Era una parte solitaria del lago, una parte a la que casi nadie iba. Por eso fue que me sorprendió ver a un niño allí. Estaba de espaldas, las piernas sumergidas en el agua, los hombros encogidos en gesto de abatimiento. Pensé que estaba triste por algo. Así que me acerqué para ver que le ocurría.
El niño se volvió al oír mis pisadas que se acercaban. La sonrisa que me dirigió era de infinita tristeza, de desolación.
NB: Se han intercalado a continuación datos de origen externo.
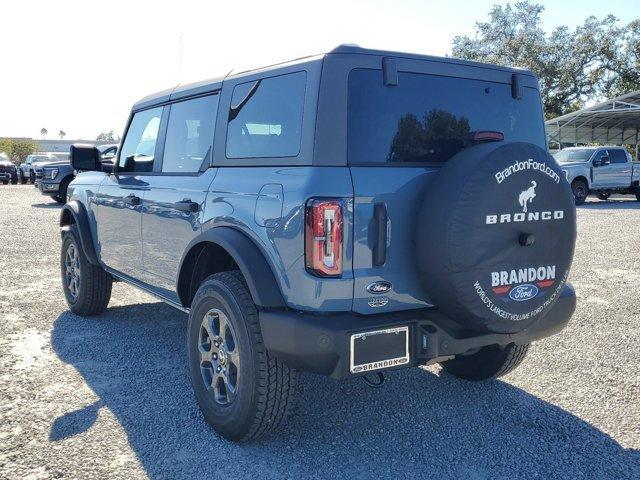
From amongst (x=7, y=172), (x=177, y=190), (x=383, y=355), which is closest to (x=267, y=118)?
(x=177, y=190)

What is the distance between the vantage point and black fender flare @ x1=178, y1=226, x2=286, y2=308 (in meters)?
2.80

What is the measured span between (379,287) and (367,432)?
98cm

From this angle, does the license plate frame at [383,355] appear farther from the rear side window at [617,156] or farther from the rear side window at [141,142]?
the rear side window at [617,156]

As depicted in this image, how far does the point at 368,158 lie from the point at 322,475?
1500 millimetres

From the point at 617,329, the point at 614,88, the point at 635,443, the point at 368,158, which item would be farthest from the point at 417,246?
the point at 614,88

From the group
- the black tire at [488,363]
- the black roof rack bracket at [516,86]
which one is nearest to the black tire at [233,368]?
the black tire at [488,363]

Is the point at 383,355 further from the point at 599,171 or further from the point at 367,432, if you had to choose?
the point at 599,171

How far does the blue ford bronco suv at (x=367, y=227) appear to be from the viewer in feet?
8.73

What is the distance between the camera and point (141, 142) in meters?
4.61

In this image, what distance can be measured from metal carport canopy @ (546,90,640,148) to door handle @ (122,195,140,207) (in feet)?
73.2

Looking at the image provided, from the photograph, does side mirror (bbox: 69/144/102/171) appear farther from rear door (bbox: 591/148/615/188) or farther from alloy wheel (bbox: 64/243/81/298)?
rear door (bbox: 591/148/615/188)

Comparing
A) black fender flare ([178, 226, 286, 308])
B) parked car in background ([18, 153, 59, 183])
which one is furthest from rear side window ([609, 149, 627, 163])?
parked car in background ([18, 153, 59, 183])

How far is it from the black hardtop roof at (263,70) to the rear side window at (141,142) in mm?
88

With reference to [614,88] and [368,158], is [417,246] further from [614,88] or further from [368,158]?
[614,88]
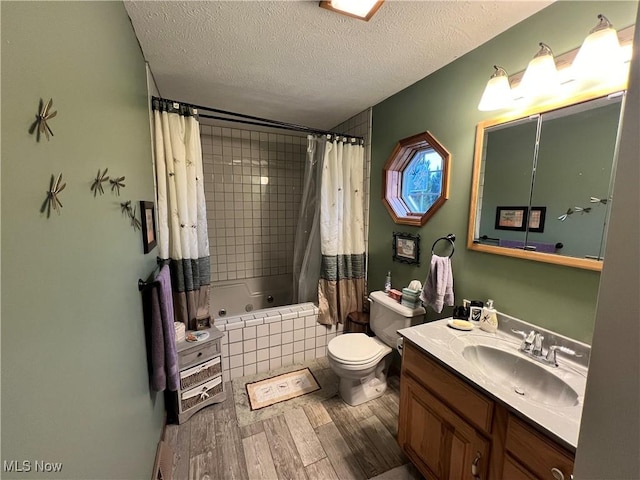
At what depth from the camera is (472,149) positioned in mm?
1519

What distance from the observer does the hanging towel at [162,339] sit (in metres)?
1.24

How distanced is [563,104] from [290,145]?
105 inches

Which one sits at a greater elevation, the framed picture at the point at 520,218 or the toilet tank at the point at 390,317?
the framed picture at the point at 520,218

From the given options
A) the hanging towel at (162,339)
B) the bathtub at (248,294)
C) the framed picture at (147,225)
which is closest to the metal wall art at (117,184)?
the framed picture at (147,225)

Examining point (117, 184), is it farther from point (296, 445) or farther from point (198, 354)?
point (296, 445)

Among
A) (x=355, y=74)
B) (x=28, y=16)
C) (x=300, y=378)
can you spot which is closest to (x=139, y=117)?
(x=28, y=16)

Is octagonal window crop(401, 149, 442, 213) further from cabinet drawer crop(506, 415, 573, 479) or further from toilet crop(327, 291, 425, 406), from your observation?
cabinet drawer crop(506, 415, 573, 479)

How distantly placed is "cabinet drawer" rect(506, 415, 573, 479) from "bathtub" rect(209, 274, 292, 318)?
2.67 metres

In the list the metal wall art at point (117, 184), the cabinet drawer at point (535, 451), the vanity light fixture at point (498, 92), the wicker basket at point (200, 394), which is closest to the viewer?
the cabinet drawer at point (535, 451)

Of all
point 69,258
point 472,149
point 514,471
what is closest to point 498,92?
point 472,149

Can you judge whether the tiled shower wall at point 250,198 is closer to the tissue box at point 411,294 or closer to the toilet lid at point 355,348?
the toilet lid at point 355,348

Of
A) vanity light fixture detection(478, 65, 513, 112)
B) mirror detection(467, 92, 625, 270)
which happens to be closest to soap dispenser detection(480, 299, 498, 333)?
mirror detection(467, 92, 625, 270)

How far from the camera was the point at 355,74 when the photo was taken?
1.75 m

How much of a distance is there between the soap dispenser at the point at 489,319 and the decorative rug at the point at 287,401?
4.00ft
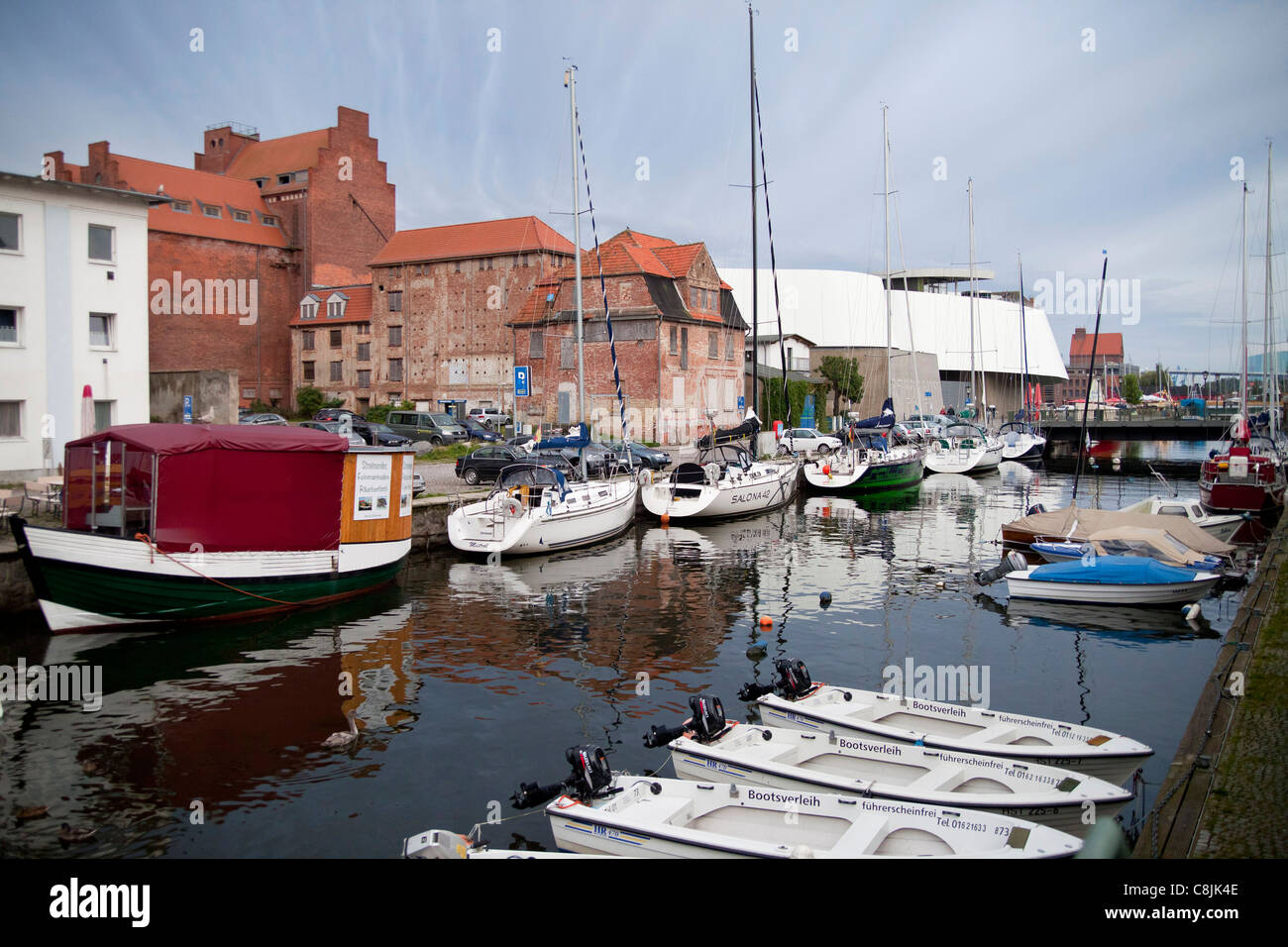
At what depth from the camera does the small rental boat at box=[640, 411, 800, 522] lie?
3266cm

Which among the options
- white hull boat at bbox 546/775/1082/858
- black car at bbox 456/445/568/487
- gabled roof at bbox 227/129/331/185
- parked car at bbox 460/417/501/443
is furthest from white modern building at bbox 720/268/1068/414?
white hull boat at bbox 546/775/1082/858

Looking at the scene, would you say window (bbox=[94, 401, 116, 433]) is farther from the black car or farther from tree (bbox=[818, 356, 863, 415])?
tree (bbox=[818, 356, 863, 415])

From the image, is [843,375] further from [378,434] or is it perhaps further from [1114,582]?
[1114,582]

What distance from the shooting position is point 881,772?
991 centimetres

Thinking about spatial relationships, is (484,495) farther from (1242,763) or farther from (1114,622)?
(1242,763)

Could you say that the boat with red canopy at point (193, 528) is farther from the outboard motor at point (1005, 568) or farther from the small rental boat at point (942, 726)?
the outboard motor at point (1005, 568)

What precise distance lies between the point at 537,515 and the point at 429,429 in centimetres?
2322

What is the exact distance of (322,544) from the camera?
Answer: 788 inches

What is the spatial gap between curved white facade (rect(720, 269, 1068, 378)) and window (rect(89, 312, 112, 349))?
6368 centimetres

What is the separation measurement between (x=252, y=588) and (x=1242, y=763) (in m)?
17.1

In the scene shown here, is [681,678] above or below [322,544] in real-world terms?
below

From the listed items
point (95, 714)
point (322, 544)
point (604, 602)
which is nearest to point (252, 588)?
point (322, 544)

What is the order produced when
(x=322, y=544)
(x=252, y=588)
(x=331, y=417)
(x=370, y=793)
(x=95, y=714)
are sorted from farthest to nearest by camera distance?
(x=331, y=417), (x=322, y=544), (x=252, y=588), (x=95, y=714), (x=370, y=793)

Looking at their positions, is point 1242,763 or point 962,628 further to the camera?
point 962,628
Sus ojos, grandes y negros, reflejaban lo mismo que su sonrisa. Me sentí conmovido.
―¿Qué haces aquí tan solo, pequeño? ―le pregunté, agachándome a su lado.
―Me perdí ―respondió, casi a punto de echarse a llorar―. Y me sucedió algo terrible. ¿Me ayudas a salir del agua? ―Tendió sus manitas de niño hacia mí, suplicante.
―Ven aquí, yo te ayudo. ―Lo cogí por las axilas y empecé a izarlo―. Y no te preocupes, yo te llevo a casa. ―Lo alcé, lo abracé por la espalda con una mano y quise tomar sus piernecitas con la otra, ¡pero no toqué nada!
Aterrado miré que el niño no tenía piernas, estaba cortado justo a la altura de la cintura. Jirones de carne blancuzca le colgaban como péndulos. Grité. ¡Vaya que grité! Y mientras gritaba caí al suelo. ¿Tan grande había sido el susto que se me aguadaron las piernas? Y entonces, ¡Oh, horror!, me di cuenta que quien no tiene piernas soy yo. El niño, como nuevo, se pone de pie. Su mirada sigue siendo de tristeza, pero también puedo observar alivio.
―Lo siento ―musita―. Debes meterte en el agua y esperar que alguien te saque. Sólo así se romperá el hechizo. ―Y, saltando con sus piececitos de niño, se marcha.
Un rato después, ya más resignado, me meto al agua y empieza mi espera.